▸ ACTIVITY
In the copy, include every entry exactly but none of its images.
+++ GIVEN INFORMATION +++
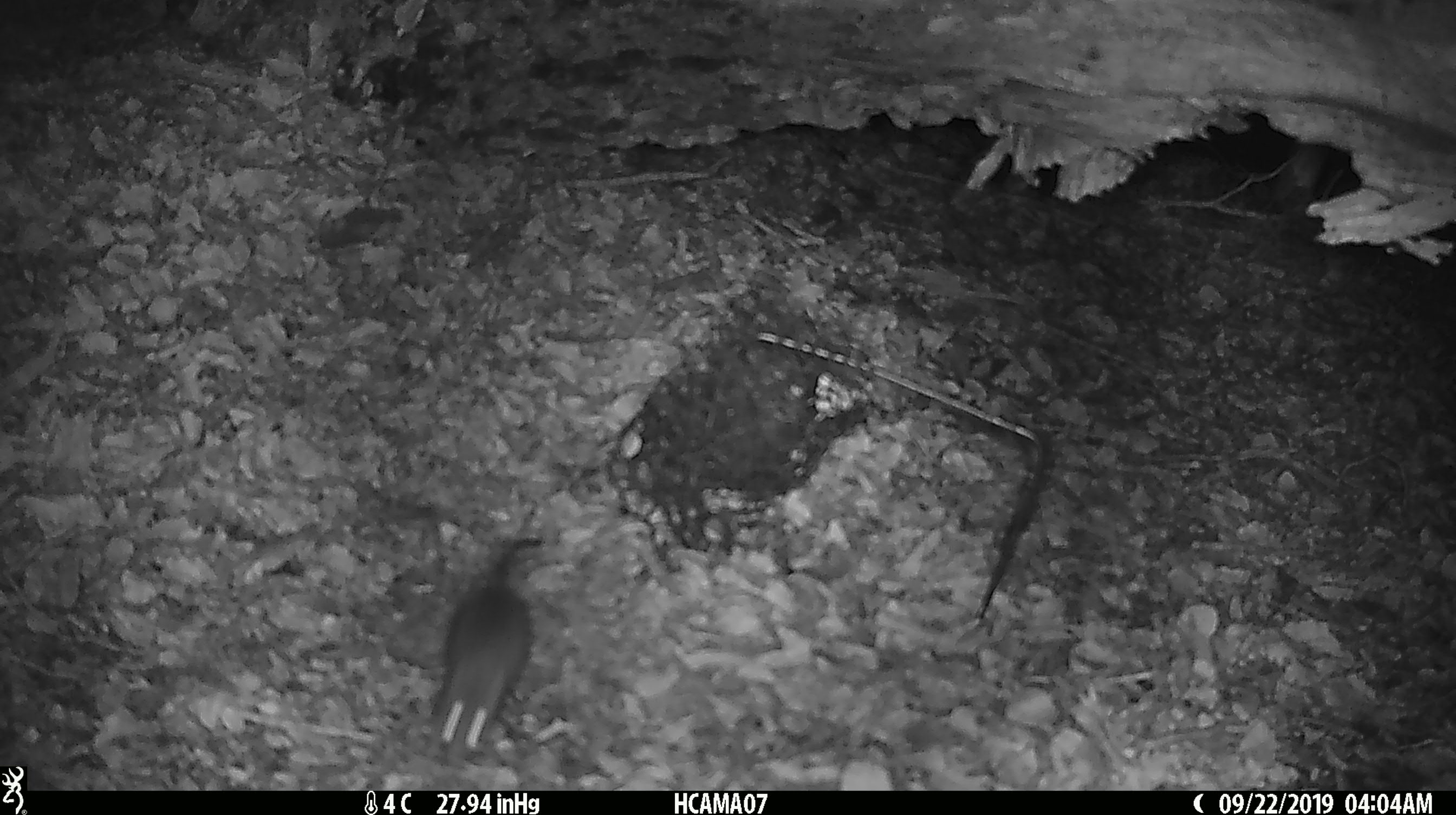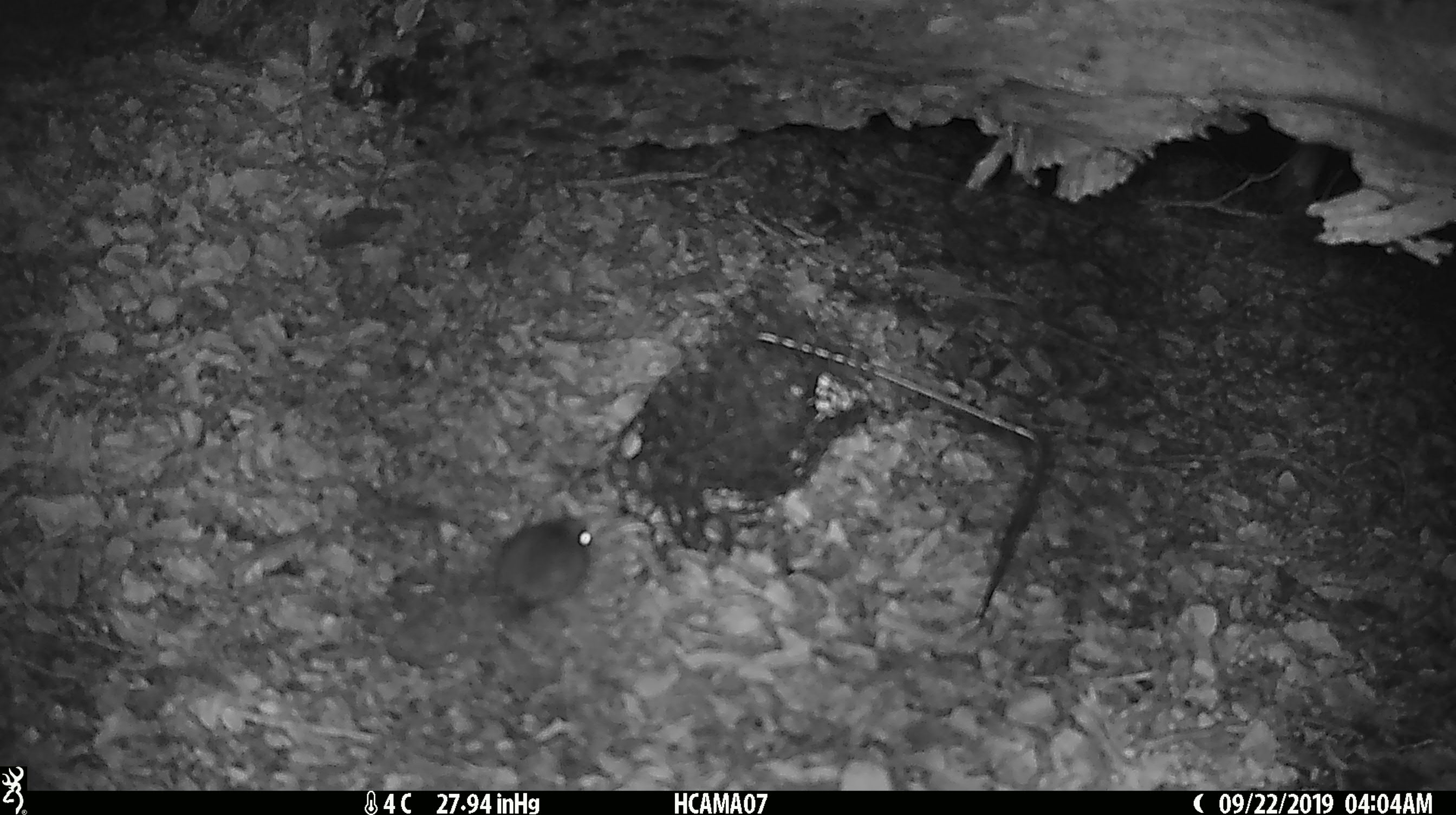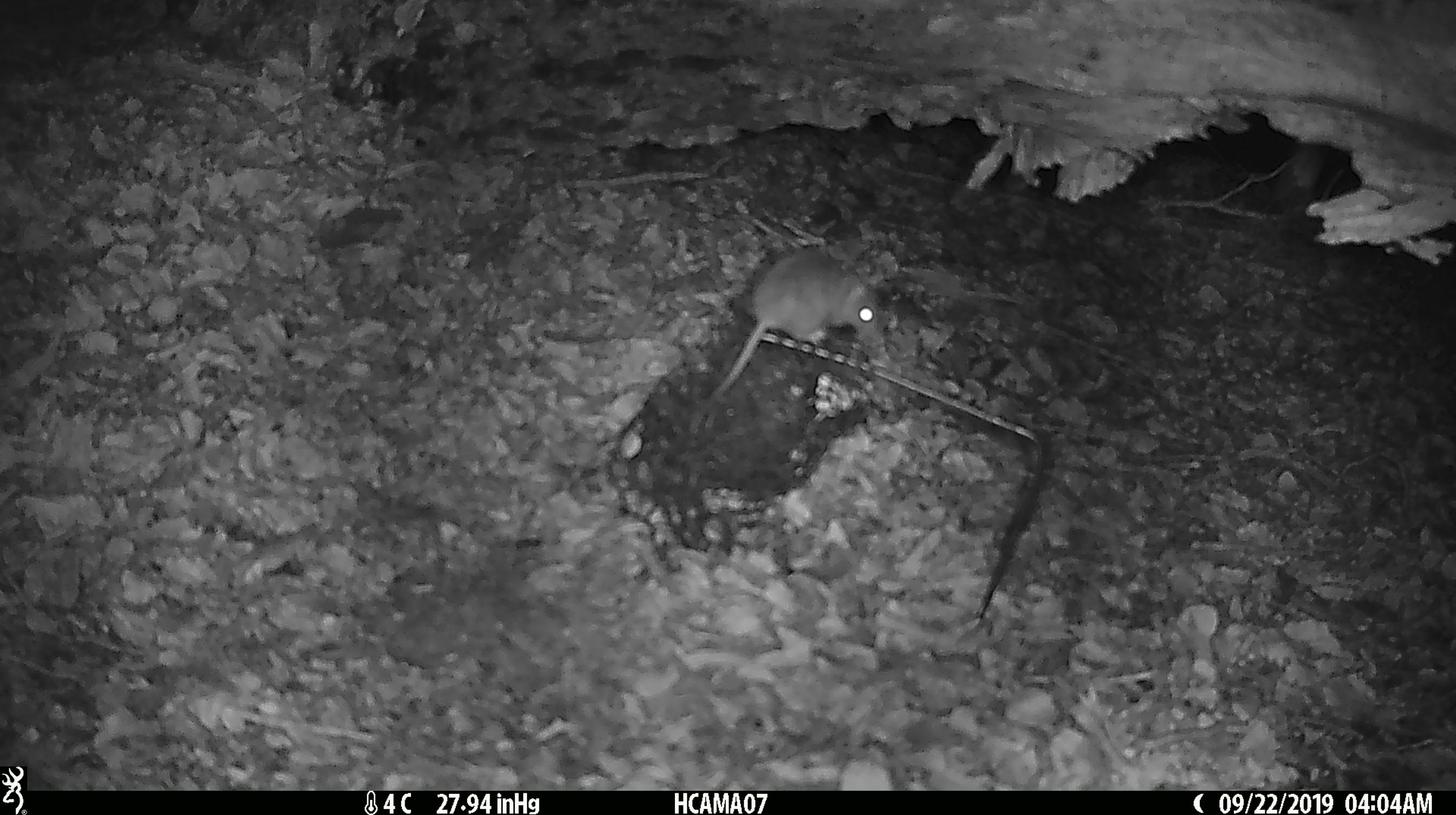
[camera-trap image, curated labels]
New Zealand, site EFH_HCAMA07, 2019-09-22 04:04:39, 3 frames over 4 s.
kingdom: Animalia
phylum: Chordata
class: Mammalia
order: Rodentia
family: Muridae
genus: Mus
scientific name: Mus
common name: mouse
Mouse (Mus).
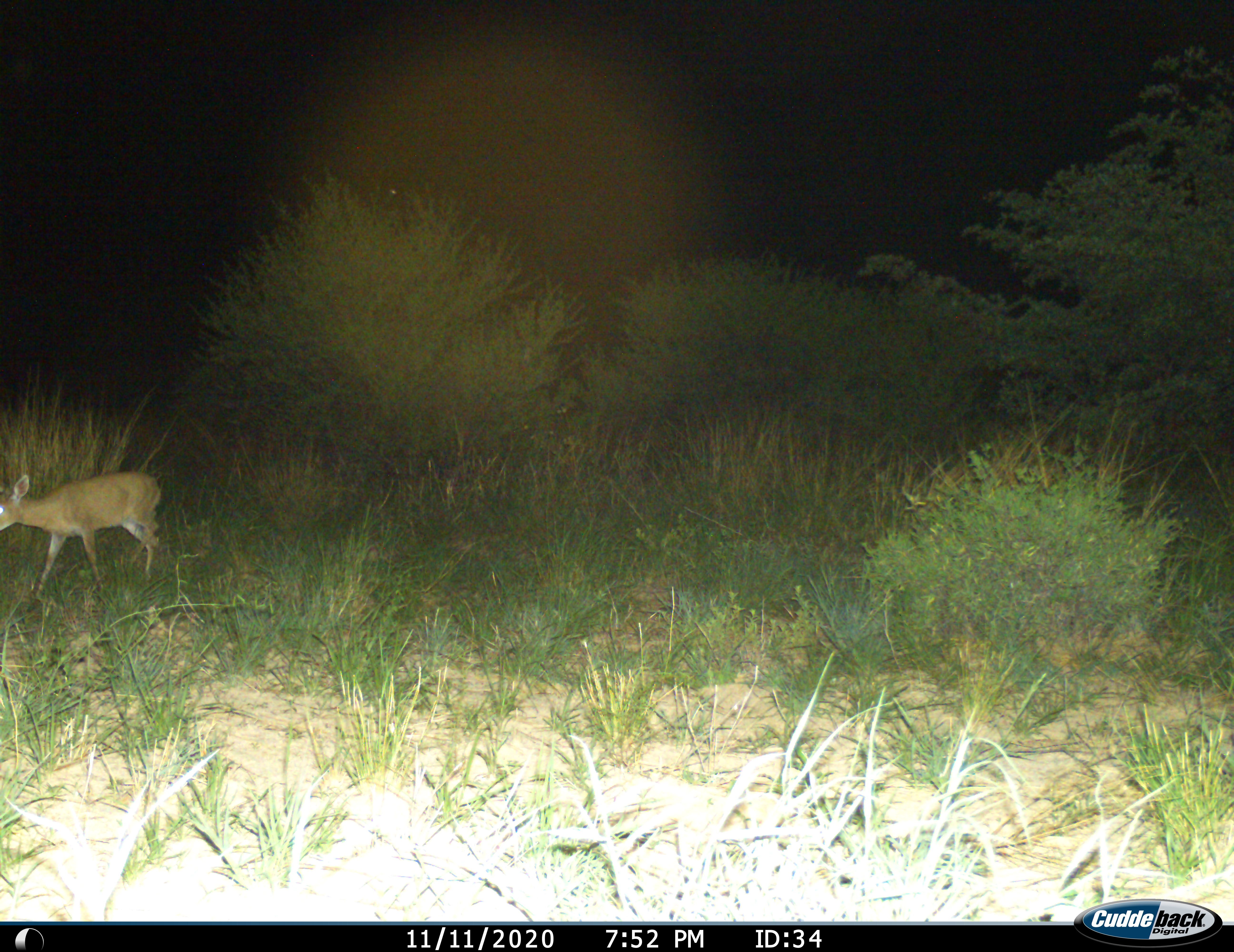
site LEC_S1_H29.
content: unidentified animal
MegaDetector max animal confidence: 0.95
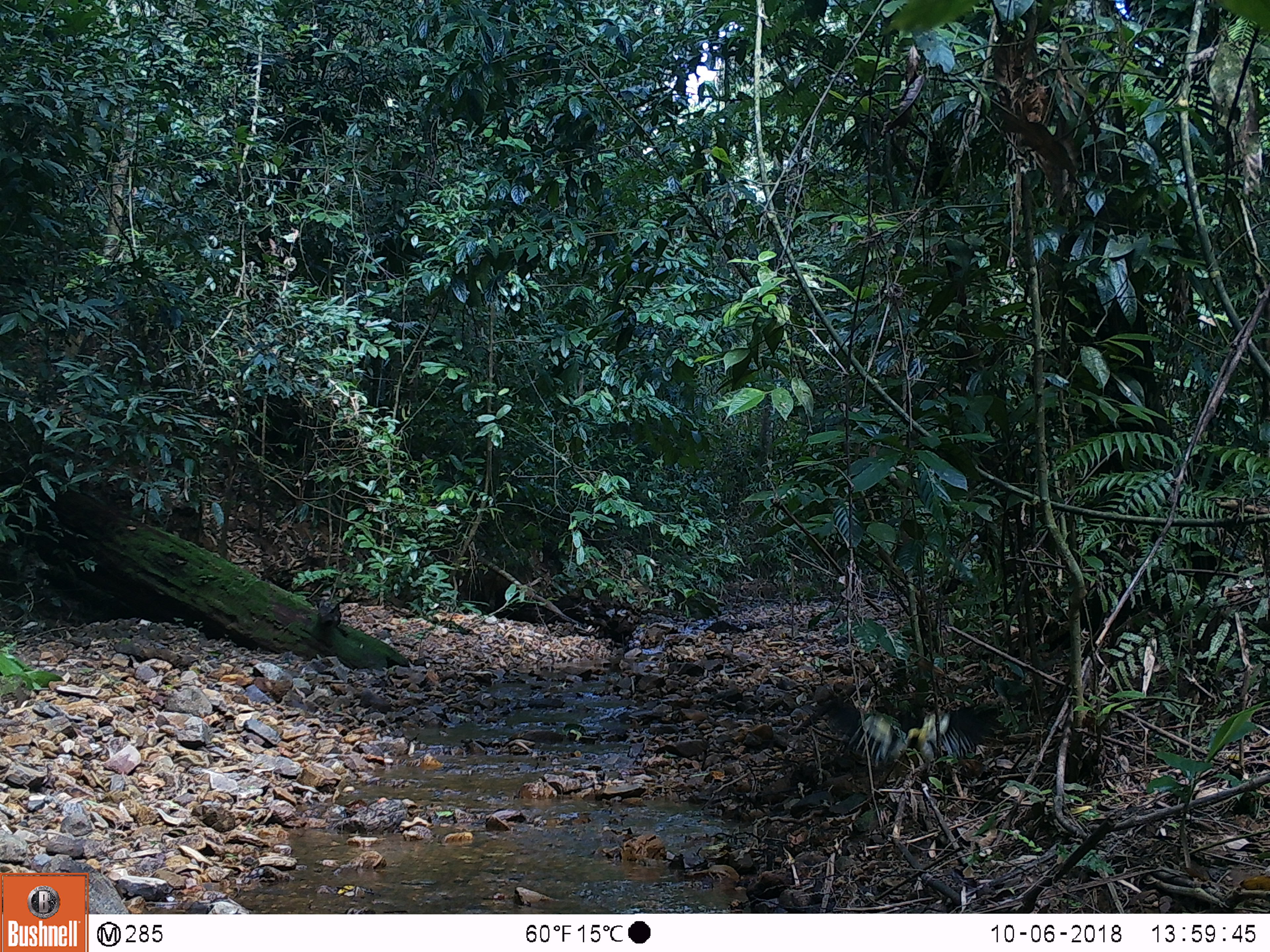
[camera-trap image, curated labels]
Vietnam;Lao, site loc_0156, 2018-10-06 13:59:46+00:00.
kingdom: Animalia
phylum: Chordata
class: Aves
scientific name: Aves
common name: bird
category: unidentified bird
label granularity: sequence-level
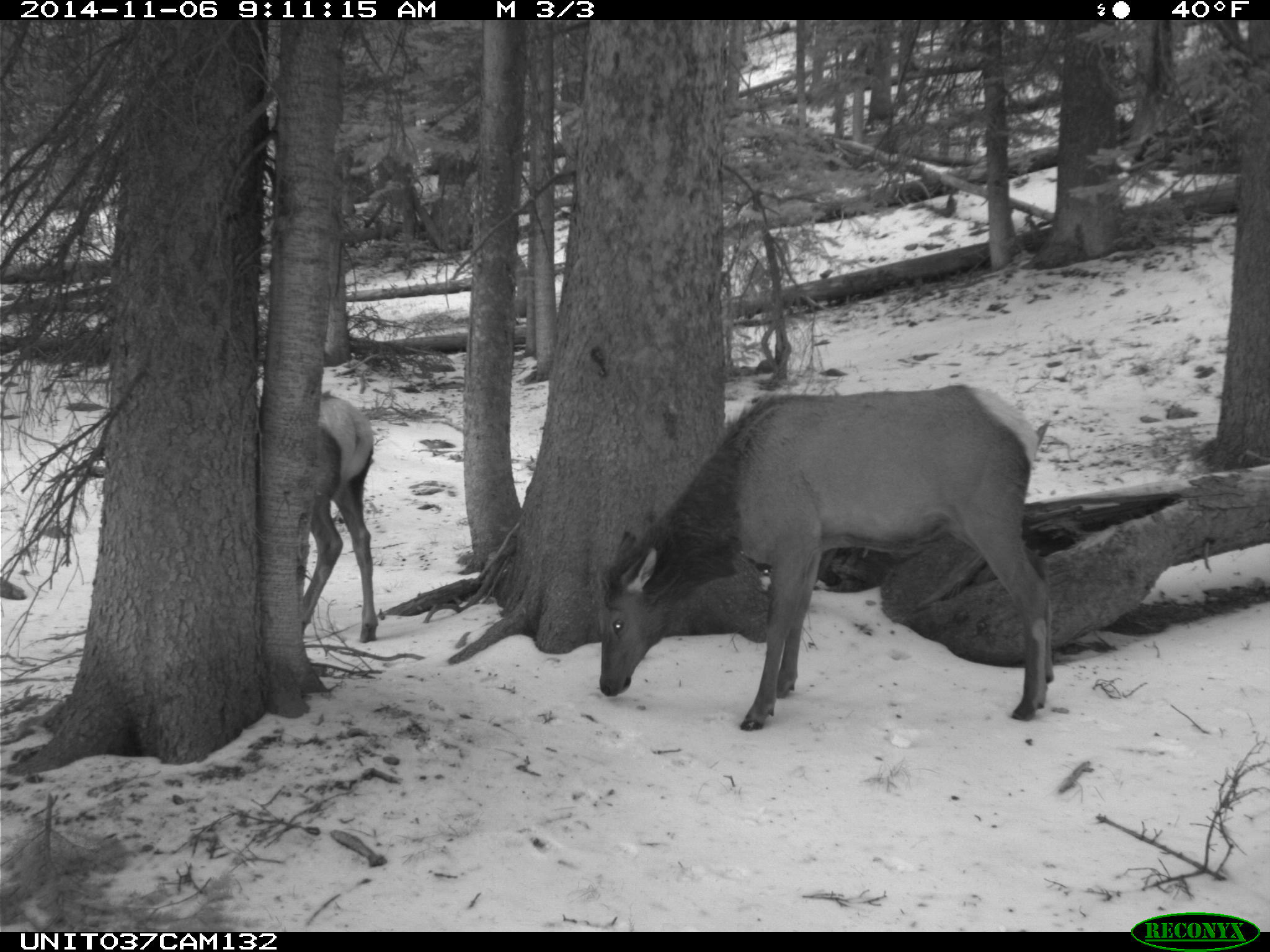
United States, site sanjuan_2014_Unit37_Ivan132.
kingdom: Animalia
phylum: Chordata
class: Mammalia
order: Artiodactyla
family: Cervidae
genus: Cervus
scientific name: Cervus elaphus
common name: red deer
Cervus elaphus (red deer).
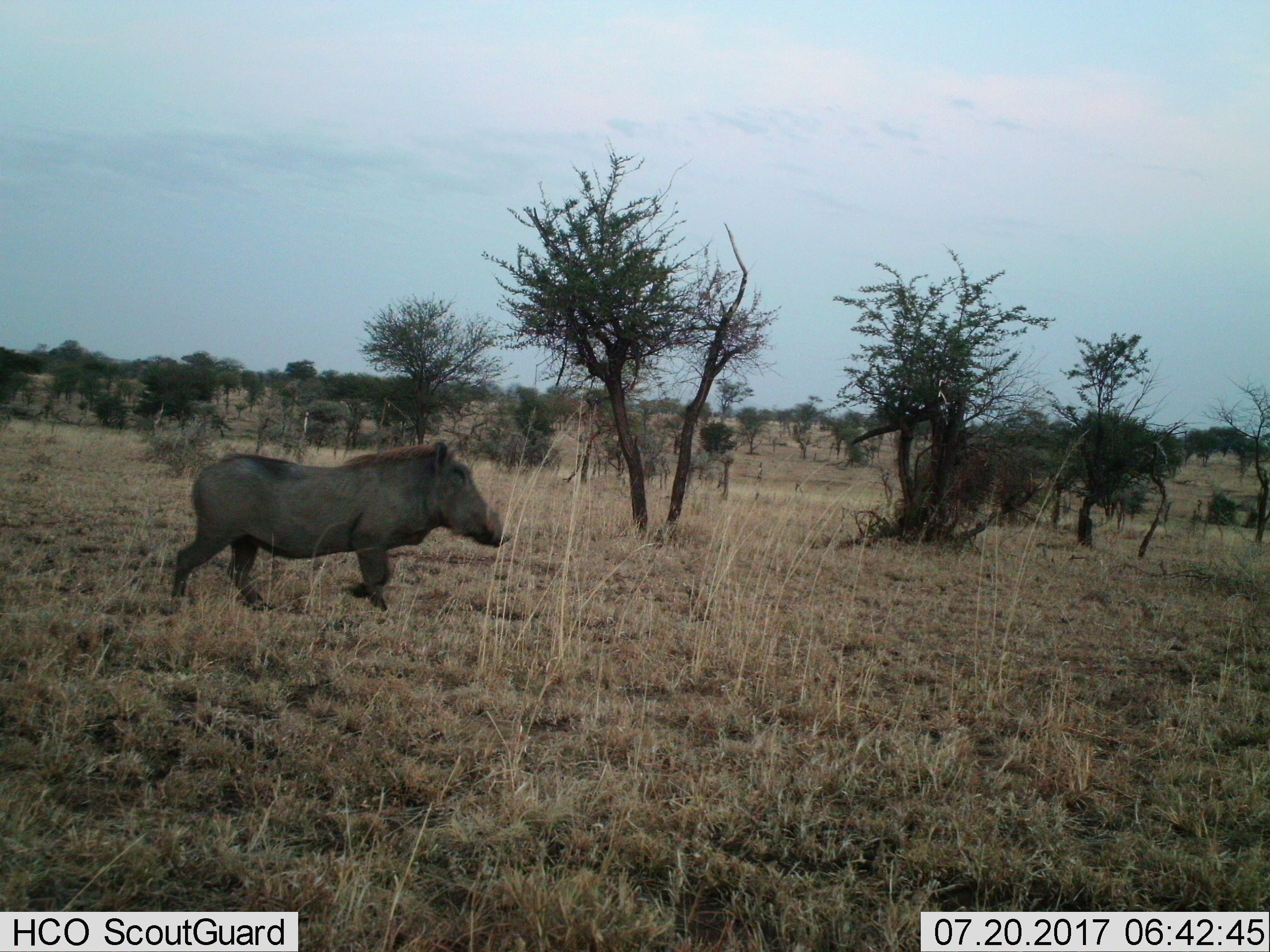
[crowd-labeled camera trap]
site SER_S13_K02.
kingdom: Animalia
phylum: Chordata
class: Mammalia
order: Artiodactyla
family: Suidae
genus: Phacochoerus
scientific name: Phacochoerus africanus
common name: warthog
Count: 1.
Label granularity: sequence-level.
+++
▸ WRITTEN SOLUTION
[camera-trap image, curated labels]
New Zealand, site EFH_HCAMA07, 2019-09-22 04:04:39, 3 frames over 4 s.
kingdom: Animalia
phylum: Chordata
class: Mammalia
order: Rodentia
family: Muridae
genus: Mus
scientific name: Mus
common name: mouse
Mouse (Mus).
site LEC_S1_H29.
content: unidentified animal
MegaDetector max animal confidence: 0.95
[camera-trap image, curated labels]
Vietnam;Lao, site loc_0156, 2018-10-06 13:59:46+00:00.
kingdom: Animalia
phylum: Chordata
class: Aves
scientific name: Aves
common name: bird
category: unidentified bird
label granularity: sequence-level
United States, site sanjuan_2014_Unit37_Ivan132.
kingdom: Animalia
phylum: Chordata
class: Mammalia
order: Artiodactyla
family: Cervidae
genus: Cervus
scientific name: Cervus elaphus
common name: red deer
Cervus elaphus (red deer).
[crowd-labeled camera trap]
site SER_S13_K02.
kingdom: Animalia
phylum: Chordata
class: Mammalia
order: Artiodactyla
family: Suidae
genus: Phacochoerus
scientific name: Phacochoerus africanus
common name: warthog
Count: 1.
Label granularity: sequence-level.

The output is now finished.